---------- Forwarded message ----------
From: Alexey Melnikov <alexey....@isode.com>
Date: Wed, Jan 12, 2011 at 6:01 AM
Subject: Request for review of the draft describing about: URIs
To: Robert Sayre <say...@gmail.com>
Hi Robert,
Can you or one of your co-workers review
<http://www.ietf.org/id/draft-holsten-about-uri-scheme-06.txt> and make
sure that it is Ok and matches what Mozilla is doing?
Thanks,
Alexey
--
IETF Application Area Director, <http://www.ietf.org/iesg/members.html>
Internet Messaging Team Lead, <http://www.isode.com>
JID: same as my email address
> ---------- Forwarded message ----------
> From: Alexey Melnikov <alexey....@isode.com>
> Date: Wed, Jan 12, 2011 at 6:01 AM
> Subject: Request for review of the draft describing about: URIs
> To: Robert Sayre <say...@gmail.com>
> Hi Robert,
> Can you or one of your co-workers review
> <http://www.ietf.org/id/draft-holsten-about-uri-scheme-06.txt> and make
> sure that it is Ok and matches what Mozilla is doing?
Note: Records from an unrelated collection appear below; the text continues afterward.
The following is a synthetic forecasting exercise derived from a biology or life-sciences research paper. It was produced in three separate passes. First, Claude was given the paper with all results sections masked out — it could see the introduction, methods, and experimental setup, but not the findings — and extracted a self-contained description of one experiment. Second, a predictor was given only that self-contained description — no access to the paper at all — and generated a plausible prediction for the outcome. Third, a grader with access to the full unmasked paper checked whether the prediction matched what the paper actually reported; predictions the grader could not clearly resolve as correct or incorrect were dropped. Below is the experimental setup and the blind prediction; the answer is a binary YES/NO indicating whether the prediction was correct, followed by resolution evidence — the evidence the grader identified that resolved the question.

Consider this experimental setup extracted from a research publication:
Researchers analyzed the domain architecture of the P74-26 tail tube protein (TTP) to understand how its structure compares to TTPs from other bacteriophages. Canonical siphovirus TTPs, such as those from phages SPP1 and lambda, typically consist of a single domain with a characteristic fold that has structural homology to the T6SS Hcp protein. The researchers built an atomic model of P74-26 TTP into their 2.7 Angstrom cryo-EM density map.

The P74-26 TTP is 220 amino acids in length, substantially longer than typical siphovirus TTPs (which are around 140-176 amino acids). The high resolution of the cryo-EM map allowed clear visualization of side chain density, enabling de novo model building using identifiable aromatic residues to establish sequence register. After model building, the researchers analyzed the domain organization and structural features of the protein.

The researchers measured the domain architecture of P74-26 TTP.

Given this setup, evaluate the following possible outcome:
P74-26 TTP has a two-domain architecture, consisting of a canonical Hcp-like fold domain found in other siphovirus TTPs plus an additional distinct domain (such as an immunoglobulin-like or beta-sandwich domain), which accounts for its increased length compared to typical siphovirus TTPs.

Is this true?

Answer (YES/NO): NO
The spec is pretty loose, so it's mostly ok. There are two differences
from what we implement that I can see:
1) Section 5.3:
Applications SHOULD resolve unrecognized "about" URIs in the
same way as "about:blank".
We treat unknown about:* as unparseable URIs. I think we want to keep
that behavior, honestly. That's allowed by the SHOULD, but I'd like to
understand why this is a SHOULD and not a MAY, not to mention why it's
there at all.
2) Section 6:
For example, "about:blank", "about:blan%6B" and "about:blan%6b"
are equivalent
In our code they are not. The string after ':' is treated as a literal
string; when looking up about modules, so the second and third URIs
above are treated as unparseable by us. We could consider changing
this, but there are some security implications to doing that (certainly
we'd need to audit some security code).
And the same section says:
Similarly, "about:blank%3F" is not equivalent to "about:blank?".
which actually makes me wonder how one is supposed to know what _should_
get unescaped and what shouldn't..... I would really rather there were
no random equivalences here other than bitwise comparison.